Esercizio da svolgere - Secondo il brano sul documentario Israelism, quante richieste di proiezione sono state rifiutate in Germania?

La co-regista ha parlato di come la guerra abbia scatenato una nuova ondata di attivismo filo-palestinese. Inoltre, Axelman ha analizzato il motivo per cui la questione israelo-palestinese rimane un argomento così controverso ed appassionante per l’opinione pubblica.
Sebbene le proiezioni negli Stati Uniti abbiano contribuito ad aprire gli occhi a molti, più recentemente, nelle città europee di Marsiglia, Malmö, Copenaghen e Roma, il doumentario ha incontrato qualche resistenza.
In Germania, cinque richieste di proiezione sono state rifiutate, ha detto Axelman, nonostante si trattasse di eventi organizzati da gruppi ebraici.
Aumento di interesse dall’inizio della guerra.
Israelism, realizzato da Axelman e dal co-direttore Sam Eilertsen, ha visto un notevole aumento di interesse a partire dal 7 ottobre.
Axelman afferma che il film aiuta ad affrontare tutti i pregiudizi e funge da strumento per coloro che cercano di comprendere la multiforme connessione tra Stati Uniti e Israele a livello sociale, educativo, commerciale, culturale e politico.
“Penso che il film aiuti a spiegare il fenomeno a cui stiamo assistendo secondo il quale qualsiasi cosa critichi Israele, anche se fatta da ebrei, viene considerata antisemita”, hanno aggiunto.
“Così come il vasto movimento degli ebrei della diaspora che affermano con orgoglio ‘Non in nostro nome… Siamo inorriditi da ciò che sta facendo Israele’”, continua Axelman.

Dati forniti -
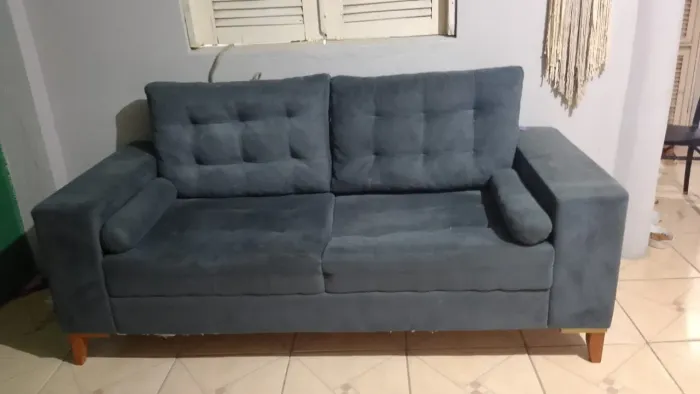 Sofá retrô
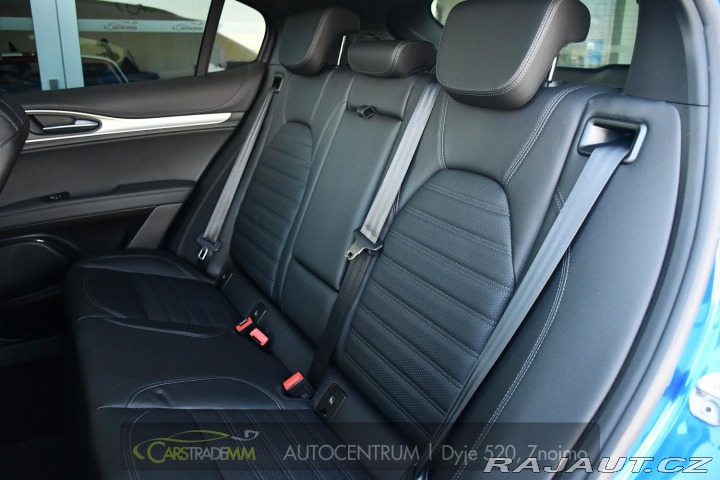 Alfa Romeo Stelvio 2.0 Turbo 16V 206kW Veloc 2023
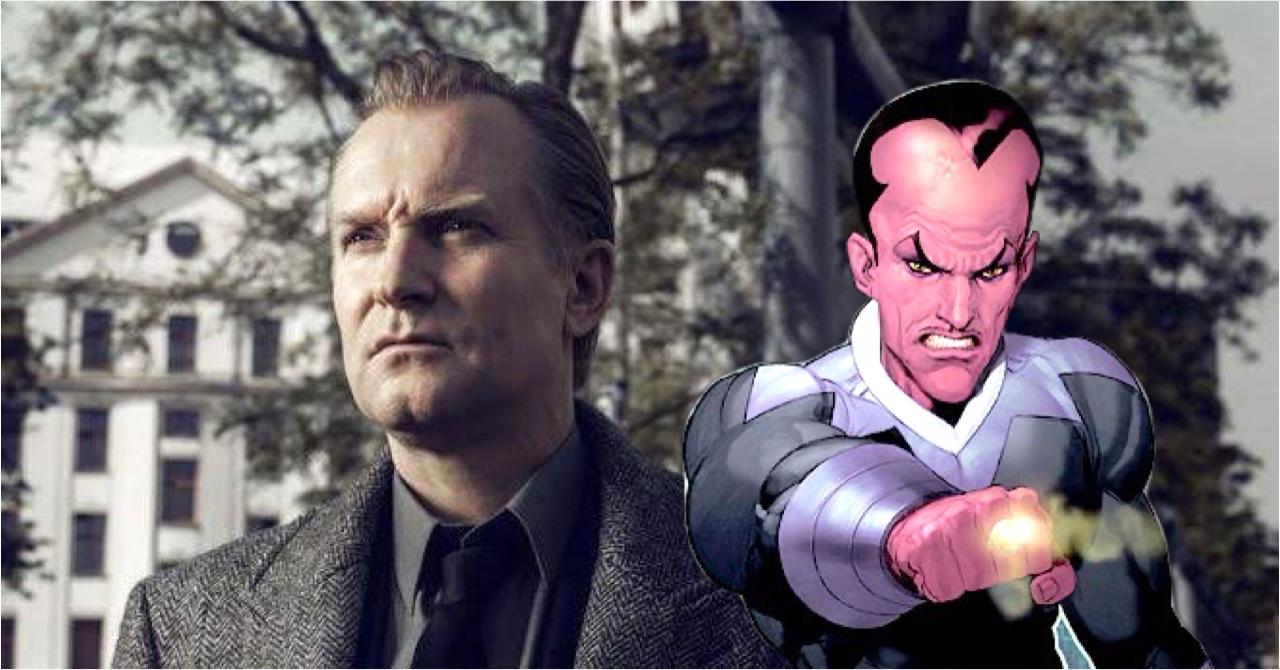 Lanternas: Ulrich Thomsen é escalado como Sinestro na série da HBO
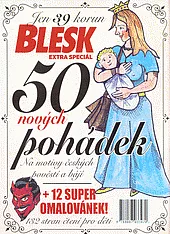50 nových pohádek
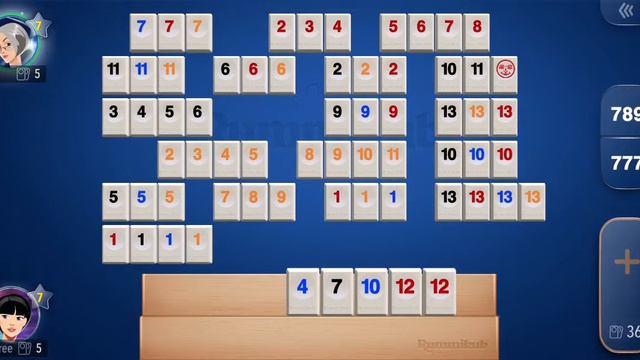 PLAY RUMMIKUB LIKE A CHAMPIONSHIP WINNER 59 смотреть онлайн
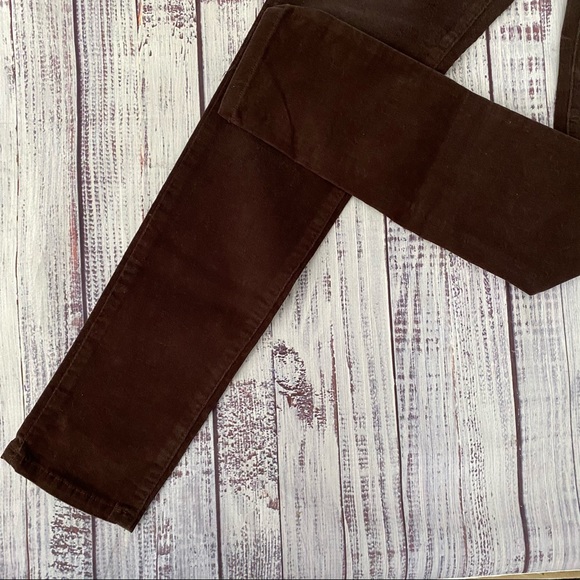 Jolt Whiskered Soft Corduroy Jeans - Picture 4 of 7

Risposta all'esercizio - In Germania sono state rifiutate cinque richieste di proiezione.